Exercise data -
= Beginning of Section =

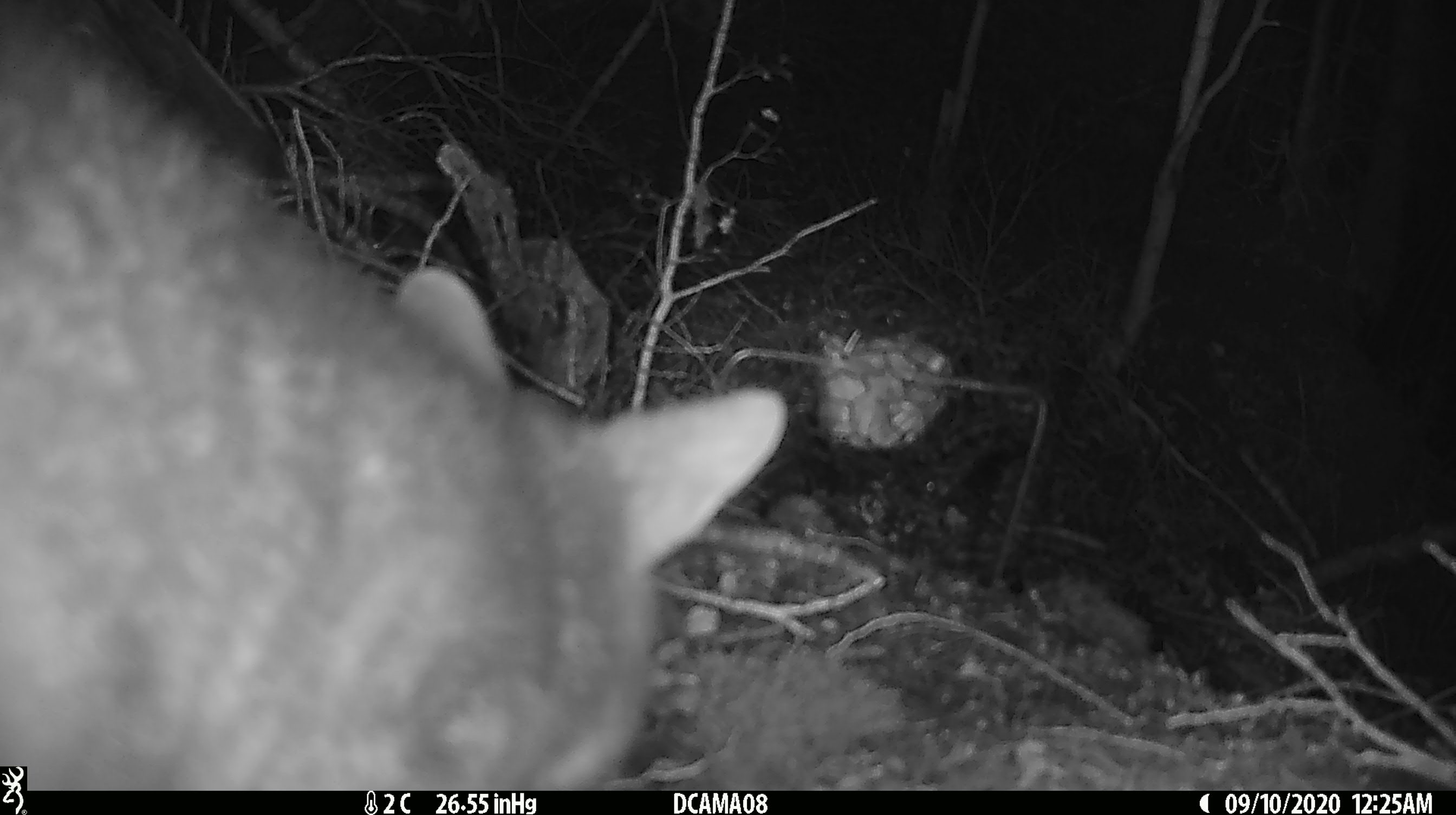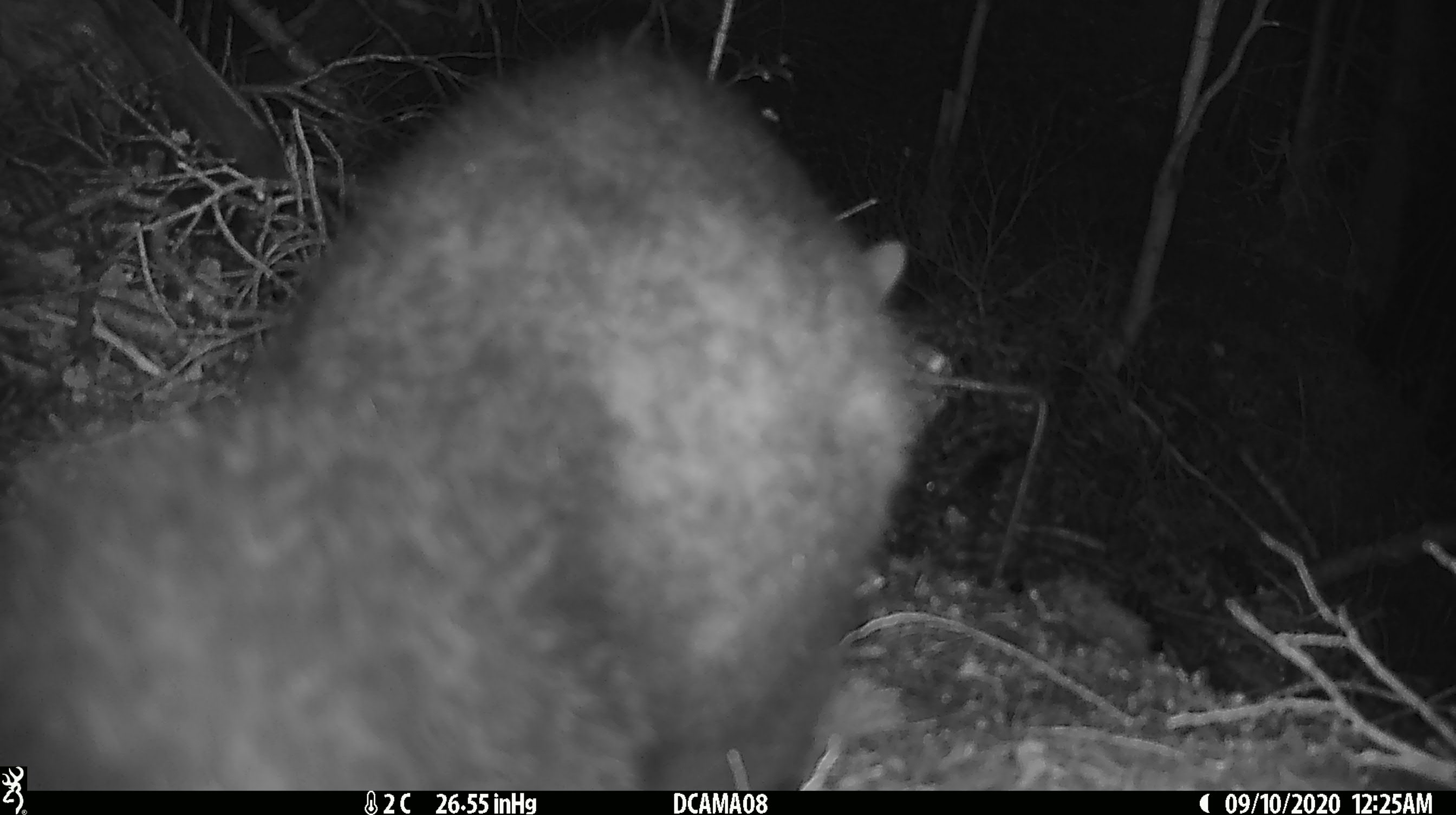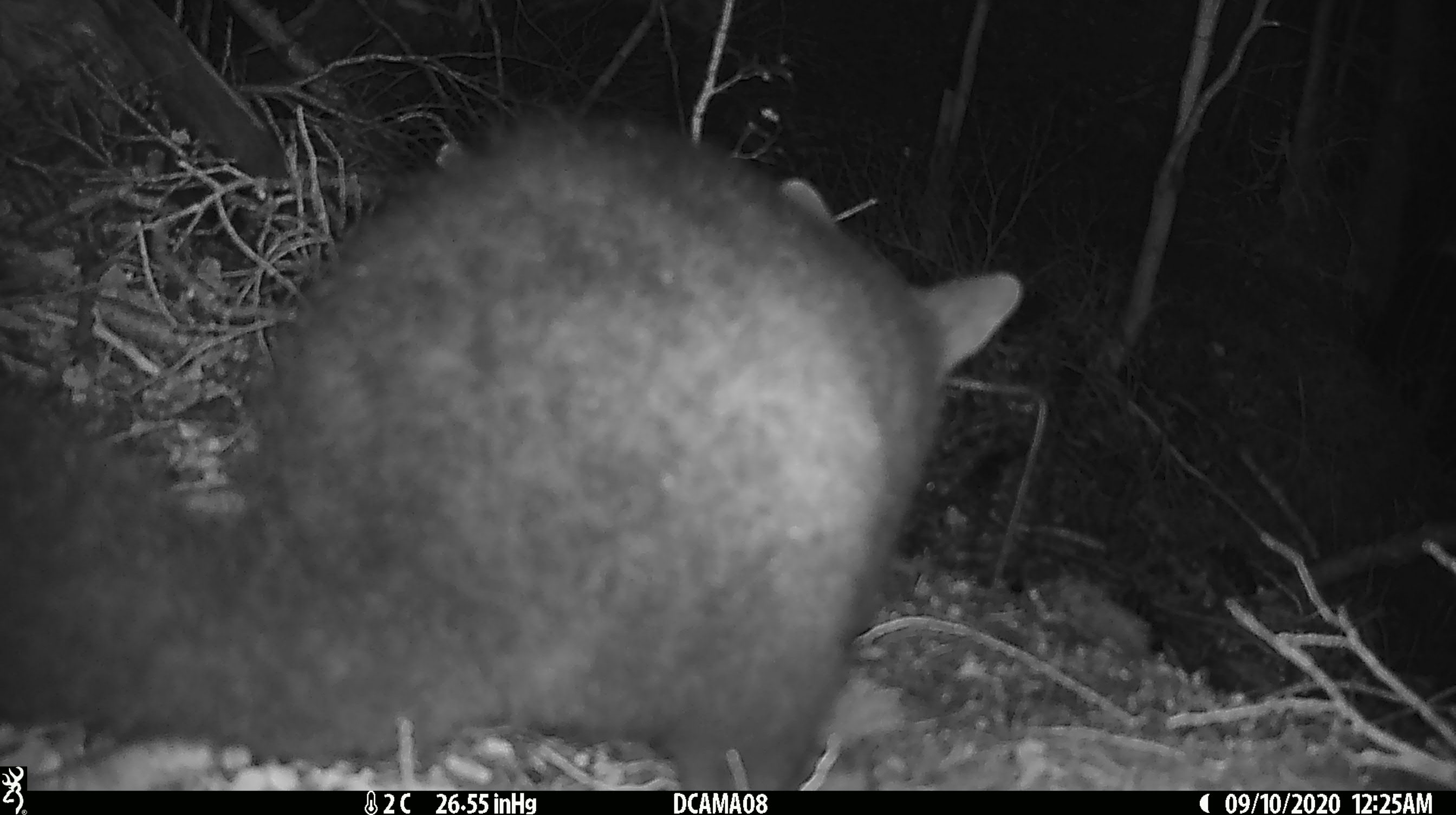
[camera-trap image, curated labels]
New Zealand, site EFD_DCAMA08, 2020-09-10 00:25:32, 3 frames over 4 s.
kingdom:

= End of Section =
= Beginning of Section =

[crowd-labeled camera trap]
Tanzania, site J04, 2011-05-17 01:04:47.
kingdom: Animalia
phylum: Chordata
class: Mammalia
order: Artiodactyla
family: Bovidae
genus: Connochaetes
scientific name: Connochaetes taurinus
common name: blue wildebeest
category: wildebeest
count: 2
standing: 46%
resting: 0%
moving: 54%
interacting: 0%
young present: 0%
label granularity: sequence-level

= End of Section =
= Beginning of Section =

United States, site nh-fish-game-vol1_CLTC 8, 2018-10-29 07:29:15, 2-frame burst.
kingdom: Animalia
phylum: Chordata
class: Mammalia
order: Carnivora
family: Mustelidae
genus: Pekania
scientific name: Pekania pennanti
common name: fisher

= End of Section =

Assignment -
An exact, complete copy of the lines above from the one with "common name: blue wildebeest" through the one with "label granularity: sequence-level" is the whole answer.

Solved exercise -
common name: blue wildebeest
category: wildebeest
count: 2
standing: 46%
resting: 0%
moving: 54%
interacting: 0%
young present: 0%
label granularity: sequence-level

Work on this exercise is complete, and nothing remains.